Thank you for the feedback, I will add it as to a future feature
list.
I think that that is actually how Lua’s version of this works too.
So my next thought was that I could use a Buffer and rs.readSync to
read the POST body in buffer frames to keep memory minimal so that I
could could discard the any file attachments from the POST body and
just evaluate the key/value data that uses simple strings. But from
what you’re saying, it sounds like there’s basically no difference
between fs.readSync w/ a Buffer and rs.readFileSync in terms of
actual
memory use. So either way, with a large POST body, you’d be
steamrolling the memory use in a single Nginx worker thread. When I
had to deal with stuff like this in Lua, I’d just run
collectgarbage()
to clean up memory and it seemed to work fine. But then I also
wasn’t
having to parse out the POST body myself in Lua either.
It’s possible that something else is going on other than that.
qs.parse seems like it could get us into some trouble if the
query_string that was passed was unusuall long too from what you’re
saying about how memory is handled.
for qs.parse() there is a limit for a number of arguments, which
you can
specify.
None of the situations that I’m handling are for long running
requests. They’re all designed for very fast requests that come
into
the servers that I manage on a constant basis.

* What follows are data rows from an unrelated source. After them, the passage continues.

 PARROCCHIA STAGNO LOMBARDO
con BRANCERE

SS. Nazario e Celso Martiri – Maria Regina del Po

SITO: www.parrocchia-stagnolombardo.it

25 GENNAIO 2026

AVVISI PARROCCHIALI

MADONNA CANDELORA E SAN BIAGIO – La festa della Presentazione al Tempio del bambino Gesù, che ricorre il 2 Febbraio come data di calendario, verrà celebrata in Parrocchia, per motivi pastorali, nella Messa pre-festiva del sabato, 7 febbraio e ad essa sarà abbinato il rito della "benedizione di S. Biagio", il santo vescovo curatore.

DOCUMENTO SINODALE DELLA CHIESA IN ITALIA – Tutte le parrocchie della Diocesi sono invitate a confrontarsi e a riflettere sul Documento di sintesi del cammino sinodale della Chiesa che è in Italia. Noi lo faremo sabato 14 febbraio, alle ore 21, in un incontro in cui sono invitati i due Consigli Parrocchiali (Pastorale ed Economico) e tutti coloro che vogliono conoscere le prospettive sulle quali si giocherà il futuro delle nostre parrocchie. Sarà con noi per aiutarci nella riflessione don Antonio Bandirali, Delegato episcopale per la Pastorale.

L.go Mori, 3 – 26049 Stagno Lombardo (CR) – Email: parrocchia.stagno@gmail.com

If you can shed some light on the way that VM’s and their memory are
handled per my question above and any insights into what to do about
this type of situation, that would help a lot. I don’t know if
there
are any plans to offer a POST body parsing feature in NJS for those
that need to evalute POST body data like how Lua did it, but if
there
was some way to be able to do that at the Nginx layer instead of at
the NJS layer, it seems like that could be a lot more sensitive to
memory use. Right now, if my understanding is correct, the only
option that I’d even have would be to just stop doing POST body
handling if the POST body is above a certain total size. I guess if
there was some way to forcibly free memory, that would help too.
But
I don’t think that that is as common of a problem as having to deal
with very large query strings that some third party appends to a URL
(probably maliciously) and/or a very large file upload attached to a
multipart POST. So the only concern that I’d have about memory in a
situation where I don’t have to worry about memory when parsing a
larger file woudl be if multiple js_sets and such would just keep
spawning VMs and accumulating memory during a single request.
Any thoughts?
—
Lance Dockins
On Thursday, Sep 21, 2023 at 1:45 AM, Dmitry Volyntsev
<xei...@nginx.com> wrote:
On 20.09.2023 20:37, Lance Dockins wrote:
So I guess my question at the moment is whether endless memory use
growth being reported by njs.memoryStats.size after file writes is
some sort of false positive tied to quirks in how memory use is
being
reported or whether this is indicative of a memory leak? Any
insight
would be appreicated.
Hi Lance,
The reason njs.memoryStats.size keeps growing is because NJS uses
arena
memory allocator linked to a current request and a new object
representing memoryStats structure is returned every time
njs.memoryStats is accessed. Currently NJS does not free most of the
internal objects and structures until the current request is
destroyed
because it is not intended for a long running code.
Regarding the sudden memory spikes, please share some details
about JS
code you are using.
One place to look is to analyze the amount of traffic that goes to
NJS
locations and what exactly those location do.